━━━ TEXTO DE LEITURA
Ben Smith escreve no The New York Times uma reportagem demolidora sobre o Intercept, traduzida e publicada na Folha de S. Paulo na segunda, 14/9. Vale a leitura, íntegra a seguir.
A enorme invasão do programa de vigilância doméstica da Agência de Segurança Nacional, em junho de 2013, foi um dos momentos de maior orgulho do jornalismo moderno e um dos mais puros: um denunciante corajoso e indignado, Edward Snowden, revelou a vigilância generalizada de cidadãos americanos e estrangeiros pelo governo.
Dois jornalistas protegeram a fonte, revelaram seus segredos e assim ganharam as bênçãos do sistema —um prêmio Pulitzer e um Oscar.
Uma das pessoas que se apaixonaram por essa história foi Pierre Omidyar, o bilionário que fundou o site de compras eBay. Em outubro daquele ano, ele prometeu US$ 250 milhões (R$ 1,32 bilhão) para uma nova instituição liderada por esses dois jornalistas, Glenn Greenwald e Laura Poitras.
Omidyar foi o patrono dos sonhos dos jornalistas. Prometeu independência total para um novo site de notícias sem fins lucrativos, The Intercept, sob a égide de sua companhia First Look Media.
O Intercept foi fundado na crença de que "o principal valor do jornalismo é que ele exige transparência e, portanto, prestação de contas daqueles que detêm o maior poder governamental e corporativo".
A primeira missão da publicação foi criar um arquivo seguro com os documentos de Snowden e usá-los como fonte para reportagens.
A história recente do setor jornalístico tem sido sobre o que acontece quando uma empresa tradicional é perturbada pela internet e suas receitas diminuem. Mas em The Intercept e First Look, a história é de uma força desestabilizadora diferente: dinheiro a rodo.
Em 2017, o ramo comercial da empresa tinha reservado US$ 40 milhões (R$ 212 milhões) para ampliar a equipe e investir em filmes e programas de televisão, disse um ex-executivo, enquanto o braço sem fins lucrativos gastou cerca de US$ 26 (R$ 138 milhões) milhões em 2017 e novamente em 2018, de acordo com seus registros públicos, a maior parte no Intercept.
━━━━━━
▸ TAREFAS E EXERCÍCIOS:
a - Segundo o texto sobre o Intercept, quanto Pierre Omidyar prometeu em outubro de 2013 para a nova instituição?
b - Diga se cada afirmação concorda com o texto sobre o Intercept e cite as palavras do texto que decidem a resposta: (i) Edward Snowden revelou que o governo vigiava cidadãos americanos e estrangeiros. (ii) O Intercept foi criado como um site de notícias com fins lucrativos. (iii) A primeira missão da publicação foi produzir filmes e programas de televisão.
c - Prossiga com o texto sobre o Intercept a partir da última frase apresentada.
━━━ REGISTROS ARMAZENADOS
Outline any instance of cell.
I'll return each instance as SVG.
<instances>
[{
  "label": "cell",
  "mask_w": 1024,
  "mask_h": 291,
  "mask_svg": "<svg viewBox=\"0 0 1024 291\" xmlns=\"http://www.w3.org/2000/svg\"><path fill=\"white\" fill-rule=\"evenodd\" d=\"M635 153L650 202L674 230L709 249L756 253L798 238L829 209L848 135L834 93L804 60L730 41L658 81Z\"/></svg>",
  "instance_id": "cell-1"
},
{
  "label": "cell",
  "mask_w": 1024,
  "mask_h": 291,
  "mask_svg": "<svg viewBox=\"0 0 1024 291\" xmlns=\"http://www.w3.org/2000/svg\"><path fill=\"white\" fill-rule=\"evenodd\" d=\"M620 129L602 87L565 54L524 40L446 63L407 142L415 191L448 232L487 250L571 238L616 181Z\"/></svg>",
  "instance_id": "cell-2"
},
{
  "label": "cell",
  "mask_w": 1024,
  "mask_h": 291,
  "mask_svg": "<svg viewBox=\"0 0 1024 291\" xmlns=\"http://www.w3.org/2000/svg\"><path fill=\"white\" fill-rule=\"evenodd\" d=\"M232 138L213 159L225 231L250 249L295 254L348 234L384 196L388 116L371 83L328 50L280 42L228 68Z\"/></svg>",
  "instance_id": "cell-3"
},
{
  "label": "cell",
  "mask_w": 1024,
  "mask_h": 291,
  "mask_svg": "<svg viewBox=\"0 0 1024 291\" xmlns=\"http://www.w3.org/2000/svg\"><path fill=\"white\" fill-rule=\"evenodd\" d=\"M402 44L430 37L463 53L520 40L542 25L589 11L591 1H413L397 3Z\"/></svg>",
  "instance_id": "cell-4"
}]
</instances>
━━━━━━
━━━ REGISTROS ARMAZENADOS
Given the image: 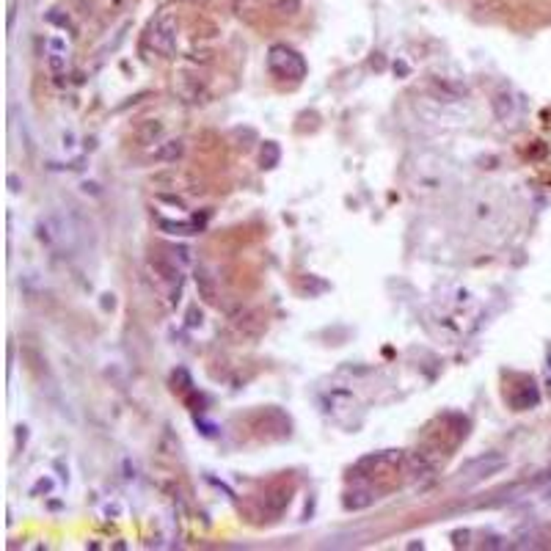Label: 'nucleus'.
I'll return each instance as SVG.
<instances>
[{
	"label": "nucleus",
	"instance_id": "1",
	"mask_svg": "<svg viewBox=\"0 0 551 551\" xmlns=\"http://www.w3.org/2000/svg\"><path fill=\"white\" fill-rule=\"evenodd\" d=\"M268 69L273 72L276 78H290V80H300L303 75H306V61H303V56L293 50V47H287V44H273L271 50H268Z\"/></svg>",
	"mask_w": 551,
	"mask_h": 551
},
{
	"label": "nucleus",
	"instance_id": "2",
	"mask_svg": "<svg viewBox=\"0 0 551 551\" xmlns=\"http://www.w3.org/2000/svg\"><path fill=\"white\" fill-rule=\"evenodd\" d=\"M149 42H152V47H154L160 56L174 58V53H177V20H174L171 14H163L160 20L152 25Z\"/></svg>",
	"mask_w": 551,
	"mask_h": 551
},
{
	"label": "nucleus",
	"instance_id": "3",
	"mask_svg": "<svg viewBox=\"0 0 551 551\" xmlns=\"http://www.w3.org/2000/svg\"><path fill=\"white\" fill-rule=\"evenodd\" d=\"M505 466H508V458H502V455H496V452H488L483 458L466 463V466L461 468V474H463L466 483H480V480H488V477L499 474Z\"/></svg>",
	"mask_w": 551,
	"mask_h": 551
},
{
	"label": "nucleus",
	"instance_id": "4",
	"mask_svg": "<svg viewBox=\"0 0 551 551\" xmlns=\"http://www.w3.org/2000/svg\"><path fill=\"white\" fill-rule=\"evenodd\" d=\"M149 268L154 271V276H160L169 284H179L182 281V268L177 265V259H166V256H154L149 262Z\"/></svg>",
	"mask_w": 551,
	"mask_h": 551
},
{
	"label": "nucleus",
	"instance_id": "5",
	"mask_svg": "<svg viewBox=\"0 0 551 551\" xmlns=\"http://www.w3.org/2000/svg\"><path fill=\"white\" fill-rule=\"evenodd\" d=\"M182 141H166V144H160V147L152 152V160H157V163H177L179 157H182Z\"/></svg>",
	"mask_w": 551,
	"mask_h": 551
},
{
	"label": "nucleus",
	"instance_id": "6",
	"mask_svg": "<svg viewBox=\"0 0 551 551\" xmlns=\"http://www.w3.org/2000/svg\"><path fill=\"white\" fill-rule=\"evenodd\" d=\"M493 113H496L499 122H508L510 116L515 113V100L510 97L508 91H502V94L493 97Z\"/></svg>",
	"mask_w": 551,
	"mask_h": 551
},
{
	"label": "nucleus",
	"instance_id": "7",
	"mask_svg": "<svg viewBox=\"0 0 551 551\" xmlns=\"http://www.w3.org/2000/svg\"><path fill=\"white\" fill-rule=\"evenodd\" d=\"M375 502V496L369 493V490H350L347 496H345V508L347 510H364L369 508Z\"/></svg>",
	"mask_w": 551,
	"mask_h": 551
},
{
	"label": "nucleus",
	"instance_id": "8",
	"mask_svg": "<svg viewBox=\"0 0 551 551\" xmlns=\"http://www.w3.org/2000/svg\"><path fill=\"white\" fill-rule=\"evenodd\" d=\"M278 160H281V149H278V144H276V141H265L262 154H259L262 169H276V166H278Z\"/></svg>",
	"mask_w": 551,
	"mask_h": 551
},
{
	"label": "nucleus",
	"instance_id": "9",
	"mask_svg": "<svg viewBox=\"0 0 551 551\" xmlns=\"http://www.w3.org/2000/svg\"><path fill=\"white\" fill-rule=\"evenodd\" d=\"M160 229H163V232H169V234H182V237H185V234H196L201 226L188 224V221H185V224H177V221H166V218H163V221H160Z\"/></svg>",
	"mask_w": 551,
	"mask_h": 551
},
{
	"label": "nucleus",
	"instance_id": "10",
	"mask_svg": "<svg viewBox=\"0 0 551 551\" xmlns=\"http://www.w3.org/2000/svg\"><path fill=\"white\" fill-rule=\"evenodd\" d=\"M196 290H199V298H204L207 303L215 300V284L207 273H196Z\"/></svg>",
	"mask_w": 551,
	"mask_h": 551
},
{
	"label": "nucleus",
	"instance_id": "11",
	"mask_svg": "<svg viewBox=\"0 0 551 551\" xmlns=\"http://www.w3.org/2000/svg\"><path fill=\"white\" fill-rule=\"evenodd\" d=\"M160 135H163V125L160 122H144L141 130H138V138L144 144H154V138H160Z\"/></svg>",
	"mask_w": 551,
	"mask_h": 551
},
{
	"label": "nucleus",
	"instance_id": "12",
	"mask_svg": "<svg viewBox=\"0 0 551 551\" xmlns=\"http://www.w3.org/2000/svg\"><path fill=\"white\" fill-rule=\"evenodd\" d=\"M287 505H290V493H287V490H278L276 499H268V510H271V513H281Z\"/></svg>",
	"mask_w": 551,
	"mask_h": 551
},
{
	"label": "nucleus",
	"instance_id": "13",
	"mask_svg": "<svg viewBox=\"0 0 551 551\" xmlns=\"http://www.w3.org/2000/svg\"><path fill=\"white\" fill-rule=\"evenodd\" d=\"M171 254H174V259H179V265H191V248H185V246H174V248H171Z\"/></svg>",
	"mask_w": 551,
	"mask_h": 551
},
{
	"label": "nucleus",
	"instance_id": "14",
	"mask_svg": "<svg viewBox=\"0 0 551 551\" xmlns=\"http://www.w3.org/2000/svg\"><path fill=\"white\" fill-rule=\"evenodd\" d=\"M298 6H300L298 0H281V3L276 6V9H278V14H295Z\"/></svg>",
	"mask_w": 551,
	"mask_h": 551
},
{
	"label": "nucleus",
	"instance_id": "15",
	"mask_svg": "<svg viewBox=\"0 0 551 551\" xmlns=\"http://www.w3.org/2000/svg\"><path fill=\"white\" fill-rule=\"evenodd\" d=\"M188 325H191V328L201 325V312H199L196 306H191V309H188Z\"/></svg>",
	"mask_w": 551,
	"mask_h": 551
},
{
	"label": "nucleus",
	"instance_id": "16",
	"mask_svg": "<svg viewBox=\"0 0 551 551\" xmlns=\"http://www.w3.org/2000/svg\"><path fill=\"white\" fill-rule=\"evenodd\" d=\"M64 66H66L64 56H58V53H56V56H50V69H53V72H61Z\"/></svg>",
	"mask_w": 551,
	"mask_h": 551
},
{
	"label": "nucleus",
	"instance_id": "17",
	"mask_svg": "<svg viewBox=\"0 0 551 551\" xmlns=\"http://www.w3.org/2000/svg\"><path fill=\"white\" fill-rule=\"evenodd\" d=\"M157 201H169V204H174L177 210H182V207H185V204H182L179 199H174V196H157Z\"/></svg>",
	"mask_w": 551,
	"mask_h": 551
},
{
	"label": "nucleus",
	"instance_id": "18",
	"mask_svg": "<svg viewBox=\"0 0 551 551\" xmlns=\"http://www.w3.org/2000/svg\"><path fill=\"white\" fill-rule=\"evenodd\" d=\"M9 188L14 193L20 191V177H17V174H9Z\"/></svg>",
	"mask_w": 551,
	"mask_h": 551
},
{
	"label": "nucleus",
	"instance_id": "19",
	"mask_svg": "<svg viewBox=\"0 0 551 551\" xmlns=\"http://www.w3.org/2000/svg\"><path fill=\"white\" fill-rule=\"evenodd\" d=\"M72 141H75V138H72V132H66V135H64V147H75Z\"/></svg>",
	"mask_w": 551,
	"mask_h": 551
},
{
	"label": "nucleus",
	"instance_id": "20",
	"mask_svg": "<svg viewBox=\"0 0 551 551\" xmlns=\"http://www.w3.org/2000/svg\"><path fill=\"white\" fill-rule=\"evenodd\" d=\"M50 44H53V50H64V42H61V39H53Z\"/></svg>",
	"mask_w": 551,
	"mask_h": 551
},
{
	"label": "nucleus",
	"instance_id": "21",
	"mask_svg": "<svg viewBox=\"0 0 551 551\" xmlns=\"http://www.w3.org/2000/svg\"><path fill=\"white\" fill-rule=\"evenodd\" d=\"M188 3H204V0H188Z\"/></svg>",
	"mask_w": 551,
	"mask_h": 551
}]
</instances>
━━━━━━
▸ RESPOSTAS:
a - US$ 250 milhões (R$ 1,32 bilhão).

b -
(i) Sim: "Edward Snowden, revelou a vigilância generalizada de cidadãos americanos e estrangeiros pelo governo".
(ii) Não: "um novo site de notícias sem fins lucrativos, The Intercept".
(iii) Não: "A primeira missão da publicação foi criar um arquivo seguro com os documentos de Snowden e usá-los como fonte para reportagens."

c -
Estrelas renomadas recebiam grandes salários —Greenwald ganhou mais de US$ 500 mil (R$ 2,6 milhões) em 2015— e às vezes entravam em confronto público com seus patrões por causa dos árduos esforços para formar uma organização.
Os jornalistas brigavam em mensagens no Twitter e no Slack sobre Donald Trump, racismo e políticas de esquerda. Greenwald continua enfurecendo os colegas mais jovens com tuítes como um no qual denunciou "ideólogos de velório".
Não muito depois de Omidyar ter enviado seu primeiro dólar, ele se viu presidindo um caos tão público que a revista Vanity Fair perguntou em 2015 "se a First Look Media consegue fazer manchetes que não sejam sobre si mesma".
Todo o drama faria desta mais uma história pitoresca sobre a disfunção extrema da Redação se o Intercept não tivesse chamado a atenção de uma linguista ingênua da Agência Nacional de Segurança (NSA na sigla em inglês) com o nome improvável de Reality Winner, em 2017.
Winner, então com 25 anos, estava ouvindo o podcast do site. Ela imprimiu um relatório secreto sobre os ataques cibernéticos russos ao software de votação americano que parecia responder a algumas dúvidas de Greenwald sobre a interferência russa na campanha de 2016 e o enviou para a caixa postal do Intercept em Washington no início de maio.
O Intercept correu para publicar uma reportagem sobre o relatório, ignorando as precauções de segurança mais básicas. O principal repórter enviou uma cópia do documento, que continha marcações mostrando exatamente onde e quando ele tinha sido impresso, para o escritório de assuntos de mídia da NSA, praticamente identificando Winner como a vazadora.
Em 3 de junho, cerca de três semanas depois que Winner enviou a carta, dois agentes do FBI apareceram em sua casa na Geórgia para prendê-la. Eles anunciaram a prisão logo após a publicação do artigo do Intercept, em 5 de junho.
"Eles a entregaram e bagunçaram tudo para que ela fosse pega, e não protegeram sua fonte", disse a mãe de Winner, Billie Winner-Davis, em uma entrevista por telefone na semana passada. "Os melhores anos de sua vida estão sendo passados em um sistema ao qual ela não pertence."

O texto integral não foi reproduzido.